* Start Text shown *

Additionally, the inspectors reviewed the susceptibility ranking calculation, including the basis for head temperature input, and verified appropriate plant specific information was used in the time-at-temperature model for determining RPV head susceptibility ranking.

b. Observations and Findings

1. Verification that the examinations were performed by qualified and

knowledgeable personnel.

The inspectors found that visual and NDE inspections were being performed in accordance with approved and demonstrated procedures with trained and qualified inspection personnel. All examiners had significant experience, including experience inspecting VHPs.

Verification that the examinations were performed in accordance with approved procedures.

The bare head remote visual inspection was performed in accordance with procedure VP 03-10. The procedure used crawler mounted cameras that required 4 separate passes (90 degree view each) for each of the 66 nozzles.

The entire bare metal surface was covered with these scans.

All 66 nozzles (65 large nozzles and 1 vent nozzle ) received remote mechanized UT examination from the inside surface in accordance with approved Procedures 54-ISI-100-09 (large nozzles) and 54-ISI-137-01(vent line). Procedure 54-ISI-100-09 used a blade probe and the Time of Flight technique. This technique employed two 5 Mhz, 50 degree L (Longitudinal) transducers with scanning in the vertical direction. Procedure 54-ISI-137-01 used the open bore technique with 5.0 Mhz shear wave transducers. Two 45 degree transducers were used for scanning in the clockwise and counterclockwise directions. Two 70 degree transducers were used for scanning in the vertical up and vertical down directions. For both procedures an automated UT data acquisition and analysis system (Accusonex) was used.

* End Text shown *
* Start Entries provided *

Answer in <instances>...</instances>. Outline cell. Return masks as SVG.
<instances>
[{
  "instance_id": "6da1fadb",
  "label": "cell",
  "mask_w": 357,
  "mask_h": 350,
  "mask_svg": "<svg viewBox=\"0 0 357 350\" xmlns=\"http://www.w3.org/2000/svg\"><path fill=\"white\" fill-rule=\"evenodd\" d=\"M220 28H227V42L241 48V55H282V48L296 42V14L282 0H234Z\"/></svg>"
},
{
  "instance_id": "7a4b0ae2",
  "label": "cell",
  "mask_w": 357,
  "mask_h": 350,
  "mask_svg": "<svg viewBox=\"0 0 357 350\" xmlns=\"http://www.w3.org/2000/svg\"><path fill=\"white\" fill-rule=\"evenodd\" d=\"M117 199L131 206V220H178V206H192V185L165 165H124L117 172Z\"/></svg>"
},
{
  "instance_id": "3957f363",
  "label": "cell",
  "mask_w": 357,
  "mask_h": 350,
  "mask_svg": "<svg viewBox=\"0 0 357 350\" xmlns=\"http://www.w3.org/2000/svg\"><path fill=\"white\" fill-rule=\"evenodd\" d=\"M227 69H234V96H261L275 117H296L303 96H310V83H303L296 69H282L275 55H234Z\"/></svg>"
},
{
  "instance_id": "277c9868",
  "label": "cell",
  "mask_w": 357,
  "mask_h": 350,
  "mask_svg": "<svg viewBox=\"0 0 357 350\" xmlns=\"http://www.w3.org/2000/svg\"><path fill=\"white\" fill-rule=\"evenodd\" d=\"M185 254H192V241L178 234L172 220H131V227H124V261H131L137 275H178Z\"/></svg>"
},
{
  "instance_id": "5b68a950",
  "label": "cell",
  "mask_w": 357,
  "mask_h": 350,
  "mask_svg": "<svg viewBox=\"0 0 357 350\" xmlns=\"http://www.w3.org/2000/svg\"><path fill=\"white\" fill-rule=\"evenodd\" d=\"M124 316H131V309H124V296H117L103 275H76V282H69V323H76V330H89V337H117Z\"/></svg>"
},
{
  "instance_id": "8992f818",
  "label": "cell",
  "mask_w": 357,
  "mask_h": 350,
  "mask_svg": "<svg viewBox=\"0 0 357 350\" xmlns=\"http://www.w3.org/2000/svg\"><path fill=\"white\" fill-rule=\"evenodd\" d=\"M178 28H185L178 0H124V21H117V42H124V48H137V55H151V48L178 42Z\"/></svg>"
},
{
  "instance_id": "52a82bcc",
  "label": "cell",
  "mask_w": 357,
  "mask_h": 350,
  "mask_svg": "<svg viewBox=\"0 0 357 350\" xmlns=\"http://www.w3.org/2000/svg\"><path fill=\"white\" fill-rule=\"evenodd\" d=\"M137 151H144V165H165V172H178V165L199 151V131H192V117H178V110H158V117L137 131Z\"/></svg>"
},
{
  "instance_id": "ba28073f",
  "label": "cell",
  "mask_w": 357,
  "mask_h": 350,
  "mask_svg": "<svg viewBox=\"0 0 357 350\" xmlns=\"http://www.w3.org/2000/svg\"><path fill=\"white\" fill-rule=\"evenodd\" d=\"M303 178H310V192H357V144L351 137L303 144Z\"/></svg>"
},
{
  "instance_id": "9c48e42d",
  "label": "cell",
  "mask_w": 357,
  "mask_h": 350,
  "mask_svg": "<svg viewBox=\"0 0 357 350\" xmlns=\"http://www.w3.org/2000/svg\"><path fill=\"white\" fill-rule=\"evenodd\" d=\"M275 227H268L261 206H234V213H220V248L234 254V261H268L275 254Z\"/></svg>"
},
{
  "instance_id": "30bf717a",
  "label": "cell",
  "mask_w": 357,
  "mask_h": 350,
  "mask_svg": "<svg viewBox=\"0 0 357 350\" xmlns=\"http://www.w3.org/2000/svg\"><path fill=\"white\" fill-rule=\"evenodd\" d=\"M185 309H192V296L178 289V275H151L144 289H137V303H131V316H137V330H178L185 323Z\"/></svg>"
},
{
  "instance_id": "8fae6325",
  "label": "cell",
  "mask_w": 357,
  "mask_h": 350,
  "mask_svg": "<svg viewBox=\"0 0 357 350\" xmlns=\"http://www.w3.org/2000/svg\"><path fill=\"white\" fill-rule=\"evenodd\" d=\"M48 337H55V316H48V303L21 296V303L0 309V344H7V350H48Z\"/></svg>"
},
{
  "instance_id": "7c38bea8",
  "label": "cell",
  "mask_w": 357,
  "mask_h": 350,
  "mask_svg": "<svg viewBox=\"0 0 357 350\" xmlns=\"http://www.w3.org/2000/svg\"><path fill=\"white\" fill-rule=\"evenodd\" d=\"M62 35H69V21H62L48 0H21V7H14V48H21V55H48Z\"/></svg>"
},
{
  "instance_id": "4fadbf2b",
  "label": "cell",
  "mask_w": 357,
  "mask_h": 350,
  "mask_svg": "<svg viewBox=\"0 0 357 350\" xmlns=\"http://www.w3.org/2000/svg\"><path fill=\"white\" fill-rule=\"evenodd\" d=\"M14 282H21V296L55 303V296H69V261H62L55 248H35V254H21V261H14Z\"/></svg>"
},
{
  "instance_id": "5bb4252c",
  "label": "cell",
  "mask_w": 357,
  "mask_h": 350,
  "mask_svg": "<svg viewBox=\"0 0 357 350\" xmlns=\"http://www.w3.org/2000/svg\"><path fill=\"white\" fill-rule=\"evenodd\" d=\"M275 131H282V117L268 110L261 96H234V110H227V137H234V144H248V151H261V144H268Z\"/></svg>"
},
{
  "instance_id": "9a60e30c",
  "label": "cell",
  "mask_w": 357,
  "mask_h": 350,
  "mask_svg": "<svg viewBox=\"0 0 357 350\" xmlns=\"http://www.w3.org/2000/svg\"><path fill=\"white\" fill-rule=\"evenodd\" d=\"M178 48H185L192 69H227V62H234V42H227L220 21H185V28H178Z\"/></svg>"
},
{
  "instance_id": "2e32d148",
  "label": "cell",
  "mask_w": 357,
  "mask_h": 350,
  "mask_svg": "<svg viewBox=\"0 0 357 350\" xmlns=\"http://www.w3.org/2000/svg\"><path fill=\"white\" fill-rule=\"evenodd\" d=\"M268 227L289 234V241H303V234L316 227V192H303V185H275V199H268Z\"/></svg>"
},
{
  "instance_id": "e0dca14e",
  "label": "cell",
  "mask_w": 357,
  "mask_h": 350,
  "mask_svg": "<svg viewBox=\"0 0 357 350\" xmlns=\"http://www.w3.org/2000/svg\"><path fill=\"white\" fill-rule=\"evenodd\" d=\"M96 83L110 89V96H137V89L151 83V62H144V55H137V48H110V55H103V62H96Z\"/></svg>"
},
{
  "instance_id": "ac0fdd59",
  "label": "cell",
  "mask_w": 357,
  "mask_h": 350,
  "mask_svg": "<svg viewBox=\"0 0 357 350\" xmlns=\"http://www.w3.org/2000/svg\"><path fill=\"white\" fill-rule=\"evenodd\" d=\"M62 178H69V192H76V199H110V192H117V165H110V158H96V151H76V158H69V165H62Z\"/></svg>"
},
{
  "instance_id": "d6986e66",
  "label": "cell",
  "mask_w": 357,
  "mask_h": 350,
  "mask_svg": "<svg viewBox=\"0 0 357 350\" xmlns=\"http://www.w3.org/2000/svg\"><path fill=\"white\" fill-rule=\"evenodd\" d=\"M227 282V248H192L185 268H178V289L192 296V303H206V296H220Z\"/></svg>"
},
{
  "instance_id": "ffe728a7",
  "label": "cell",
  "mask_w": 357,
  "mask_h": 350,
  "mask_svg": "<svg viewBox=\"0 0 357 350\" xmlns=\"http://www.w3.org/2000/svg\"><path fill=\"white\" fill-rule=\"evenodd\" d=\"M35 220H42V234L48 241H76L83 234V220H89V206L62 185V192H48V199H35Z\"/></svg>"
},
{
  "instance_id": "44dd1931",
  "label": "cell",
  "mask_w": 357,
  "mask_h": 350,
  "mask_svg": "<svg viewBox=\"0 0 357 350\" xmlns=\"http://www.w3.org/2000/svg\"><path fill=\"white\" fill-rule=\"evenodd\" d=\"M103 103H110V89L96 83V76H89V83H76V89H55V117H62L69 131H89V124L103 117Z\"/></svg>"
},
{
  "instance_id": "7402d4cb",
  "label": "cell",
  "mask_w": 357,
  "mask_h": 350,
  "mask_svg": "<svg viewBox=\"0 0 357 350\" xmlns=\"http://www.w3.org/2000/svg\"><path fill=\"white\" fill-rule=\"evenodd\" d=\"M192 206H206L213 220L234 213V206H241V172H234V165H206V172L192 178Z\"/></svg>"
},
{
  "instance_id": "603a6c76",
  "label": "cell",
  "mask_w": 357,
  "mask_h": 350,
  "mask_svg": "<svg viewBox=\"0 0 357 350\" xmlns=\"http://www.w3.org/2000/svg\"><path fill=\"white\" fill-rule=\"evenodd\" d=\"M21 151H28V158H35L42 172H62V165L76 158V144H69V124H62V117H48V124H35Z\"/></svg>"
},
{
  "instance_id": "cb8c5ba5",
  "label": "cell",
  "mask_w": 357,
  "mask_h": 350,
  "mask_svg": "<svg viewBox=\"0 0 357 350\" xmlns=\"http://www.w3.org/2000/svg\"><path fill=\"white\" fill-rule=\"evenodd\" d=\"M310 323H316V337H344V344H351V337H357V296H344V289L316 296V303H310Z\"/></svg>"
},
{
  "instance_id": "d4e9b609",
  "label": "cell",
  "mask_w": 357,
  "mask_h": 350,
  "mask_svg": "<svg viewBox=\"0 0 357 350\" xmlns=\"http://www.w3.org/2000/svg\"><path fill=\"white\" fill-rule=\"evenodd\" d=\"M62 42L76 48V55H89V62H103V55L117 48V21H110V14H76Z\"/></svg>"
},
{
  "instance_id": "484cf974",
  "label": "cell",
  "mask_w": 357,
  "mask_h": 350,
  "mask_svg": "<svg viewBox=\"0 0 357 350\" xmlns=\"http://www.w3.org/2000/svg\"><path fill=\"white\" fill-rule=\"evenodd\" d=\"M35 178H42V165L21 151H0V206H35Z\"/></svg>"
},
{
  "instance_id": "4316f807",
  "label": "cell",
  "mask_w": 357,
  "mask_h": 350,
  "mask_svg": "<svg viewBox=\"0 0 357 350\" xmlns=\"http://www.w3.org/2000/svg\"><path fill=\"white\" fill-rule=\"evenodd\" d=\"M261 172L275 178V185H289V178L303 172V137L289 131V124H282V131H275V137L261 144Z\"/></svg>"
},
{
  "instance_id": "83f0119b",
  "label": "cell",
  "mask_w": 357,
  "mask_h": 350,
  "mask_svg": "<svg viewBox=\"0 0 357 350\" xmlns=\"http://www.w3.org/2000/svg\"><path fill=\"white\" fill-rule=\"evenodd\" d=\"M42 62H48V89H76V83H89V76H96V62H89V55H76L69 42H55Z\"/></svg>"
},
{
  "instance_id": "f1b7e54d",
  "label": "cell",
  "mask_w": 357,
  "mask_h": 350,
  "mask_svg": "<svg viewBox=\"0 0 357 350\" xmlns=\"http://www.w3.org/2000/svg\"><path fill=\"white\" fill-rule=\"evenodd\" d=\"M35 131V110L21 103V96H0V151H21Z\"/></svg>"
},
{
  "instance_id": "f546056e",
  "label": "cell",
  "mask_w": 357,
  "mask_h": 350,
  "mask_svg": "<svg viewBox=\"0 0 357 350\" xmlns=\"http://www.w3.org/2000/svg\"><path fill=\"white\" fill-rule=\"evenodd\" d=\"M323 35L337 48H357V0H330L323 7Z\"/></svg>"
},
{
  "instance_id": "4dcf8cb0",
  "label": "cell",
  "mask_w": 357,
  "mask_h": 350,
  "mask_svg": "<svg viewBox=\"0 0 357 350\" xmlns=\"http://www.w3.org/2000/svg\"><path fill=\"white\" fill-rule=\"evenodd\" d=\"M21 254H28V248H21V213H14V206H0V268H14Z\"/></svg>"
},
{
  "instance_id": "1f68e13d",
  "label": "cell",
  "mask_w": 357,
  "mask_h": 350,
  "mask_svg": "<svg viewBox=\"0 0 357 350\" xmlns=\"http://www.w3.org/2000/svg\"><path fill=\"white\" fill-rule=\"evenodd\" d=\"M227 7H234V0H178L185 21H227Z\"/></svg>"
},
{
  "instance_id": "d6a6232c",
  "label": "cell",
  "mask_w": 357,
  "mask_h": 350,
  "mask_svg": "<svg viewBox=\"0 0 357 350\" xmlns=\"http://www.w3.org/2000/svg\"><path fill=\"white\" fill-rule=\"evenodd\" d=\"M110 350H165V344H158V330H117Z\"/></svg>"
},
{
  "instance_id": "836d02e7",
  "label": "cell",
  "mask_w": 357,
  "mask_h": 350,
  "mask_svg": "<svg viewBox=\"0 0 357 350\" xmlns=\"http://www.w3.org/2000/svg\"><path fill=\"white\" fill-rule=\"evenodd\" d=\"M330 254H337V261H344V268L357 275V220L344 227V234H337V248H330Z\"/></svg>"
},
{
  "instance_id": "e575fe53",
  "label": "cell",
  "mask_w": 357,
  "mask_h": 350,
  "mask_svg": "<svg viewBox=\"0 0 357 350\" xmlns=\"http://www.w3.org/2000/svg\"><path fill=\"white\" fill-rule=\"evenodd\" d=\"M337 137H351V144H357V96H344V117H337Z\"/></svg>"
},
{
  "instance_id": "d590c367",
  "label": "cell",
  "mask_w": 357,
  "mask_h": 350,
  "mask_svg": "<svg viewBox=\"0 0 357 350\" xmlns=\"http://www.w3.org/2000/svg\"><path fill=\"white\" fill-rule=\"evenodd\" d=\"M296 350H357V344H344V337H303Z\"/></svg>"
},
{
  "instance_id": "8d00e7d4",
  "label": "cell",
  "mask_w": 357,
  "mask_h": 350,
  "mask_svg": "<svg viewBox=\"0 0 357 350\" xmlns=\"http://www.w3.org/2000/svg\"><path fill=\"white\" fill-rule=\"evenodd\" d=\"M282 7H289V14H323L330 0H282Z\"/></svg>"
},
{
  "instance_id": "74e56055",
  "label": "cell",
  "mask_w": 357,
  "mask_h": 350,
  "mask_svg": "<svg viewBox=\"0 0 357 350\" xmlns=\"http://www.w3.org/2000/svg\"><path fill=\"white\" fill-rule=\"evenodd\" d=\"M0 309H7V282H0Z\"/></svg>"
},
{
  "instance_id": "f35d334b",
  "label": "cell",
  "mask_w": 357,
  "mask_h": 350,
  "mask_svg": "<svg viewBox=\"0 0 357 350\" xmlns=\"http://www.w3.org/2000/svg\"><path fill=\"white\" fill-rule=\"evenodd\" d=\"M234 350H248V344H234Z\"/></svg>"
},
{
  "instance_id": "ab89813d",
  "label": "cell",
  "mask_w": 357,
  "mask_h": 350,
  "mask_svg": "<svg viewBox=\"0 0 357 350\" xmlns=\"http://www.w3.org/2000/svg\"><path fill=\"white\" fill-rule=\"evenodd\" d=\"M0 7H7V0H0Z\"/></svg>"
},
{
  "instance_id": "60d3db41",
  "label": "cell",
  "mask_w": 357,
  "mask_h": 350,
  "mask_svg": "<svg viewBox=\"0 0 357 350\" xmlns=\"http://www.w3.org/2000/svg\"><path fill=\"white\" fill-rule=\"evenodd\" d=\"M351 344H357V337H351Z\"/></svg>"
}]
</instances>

* End Entries provided *

**Your instructions:**
Resume the inspection report on the reactor vessel head examinations, picking up right after its last sentence.

**Result of the exercise:**
The inspectors reviewed the Framatome procedures and the inspection plan developed for the VHP inspection. The inspectors noted that the approved acceptance criteria and/or critical parameters for VHP leakage were applied in accordance with the procedures.

However, nine VHP nozzles did not receive full coverage, as described in the order (examination from 2 inches above the J-groove weld to the bottom of the nozzle). The reduced coverage was caused by nozzle configuration and limitations of the UT probe design. Actual coverage below the weld, in the non-pressure boundary portion of the nozzle, did not extend to the bottom of the nozzle. These 9 nozzles were approved by NRR via Turkey Point U3 Order EA-03-009 Relaxation Request Examination Coverage of RPV Penetration Nozzles, Letters L-2003-067 and L-2003-068. In all cases examination included 2 inches above the J-groove weld to 1 inch below the weld of the nozzle.

In addition, since the head vent nozzle did not have an interference fit, the J-groove weld was PT inspected to assess if leakage had occurred through the weld. No relevant indications were identified.

3. Verification that the licensee was able to identify, disposition, and resolve

deficiencies.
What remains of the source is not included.